L’amour en entreprise : un tabou ou une exigence ?
Publié le 23 septembre 2022
Il faut convenir que le mot n’est politiquement pas correct. Même s’il incarne de belles émotions, l’amour est sans doute mal perçu parce qu’il est confondu avec la sexualité qui lui est quasiment opposé : l’un est désir quand l’autre est grâce. Il existe donc des croyances ancestrales dont notre monde « libéré » pourrait commencer à se défaire. Hier, nous avons prouvé notre force et notre solidarité pendant des mois de pandémie qui nous ont isolés ; aujourd’hui, nous prenons des décisions qui nous identifient Européens et solidaires face à la guerre qui anéantit un pays. C’est donc aujourd’hui, plus que jamais que les mots qui témoignent que nous nous aimons doivent se dire et se vivre. Pour ce faire, commençons par modifier la sémantique de l’entreprise.

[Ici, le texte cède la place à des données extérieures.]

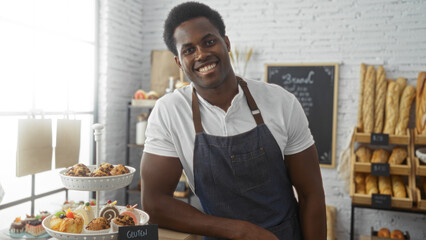 Handsome young african american man in a bakery shop wearing an apron and standing near an assortment of fresh pastries and bread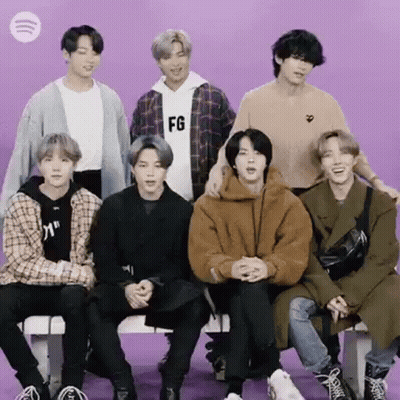 Young Men Sitting On Bench GIF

LA SÉMANTIQUE DE LA GUERRE
Déjà, le monde de l’entreprise est présenté comme impitoyable : la sémantique de la guerre est plus volontiers utilisée que celle de l’amour (le client est une cible, la concurrence une guerre commerciale et la rentabilité une guerre économique).
Dans le cœur au travail : Essai sur les émotions en milieu professionnel, Cécile Sarfati et Roland de Saint Etienne ont mené une enquête en ligne auprès de 1168 actifs. La synthèse des perceptions des salariés interrogés fait ressortir les croyances suivantes :
- les émotions épuisent,
- les relations hiérarchiques faussent les cartes,
- il y a moins de performance,
- ce n’est pas raisonnable,
- cela donne une mauvaise image de la personne,
Même si les auteurs ne cachent pas leur désarroi, ils restent optimistes en précisant qu’il reste possible de parler d’émotions, de cœur, de sentiment, de gentillesse, de générosité. J’insiste volontiers : puisque nous savons parler de l’amour du travail bien fait ou de l’amour de notre métier, ne nous privons pas de parler de l’amour des uns et des autres. Prenons conscience que l’amour est une énergie positive qu’il est nécessaire de libérer au sein même de l’entreprise.
LES BIENFAITS
Les bienfaits de l’amour sont eux aussi ancestraux ! Selon Aristote, « aimer, c’est se réjouir ». L’amour jouit et se réjouit de l’existence de l’autre. Aimer l’autre, c’est se décentrer de soi-même pour lui donner une place et lui témoigner de sa confiance. Une manière simple de se retrouver soi-même en confiance. Ce sentiment de sécurité vécu de manière réciproque déplace des montagnes. Y verrait-on un avantage co-latéral pour l’entreprise qu’il n’y aurait qu’un pas. « L’amour est joie » nous rappelle Spinoza, et nous en aurions tous grandement besoin pour traverser ces crises successives qui nous malmènent.
LES CONDITIONS
Il ne s’agira pas de regarder quelles sont les conditions, mais plutôt de créer les conditions pour faire rentrer l’amour dans vos entreprises. La bonne nouvelle, c’est que bon nombre de celles-ci a déjà ouvert la porte de la bienveillance. Si le mot est couramment utilisé aujourd’hui (plus d’un million d’entrées sur Google), Saint Thomas d’Aquin (XIIIème s.) en avait déjà précisé la teneur : « Dans la bienveillance, on aime l’autre pour son bien à lui. » Celui qui donne plus à l’autre qu’à lui-même aime éperdument.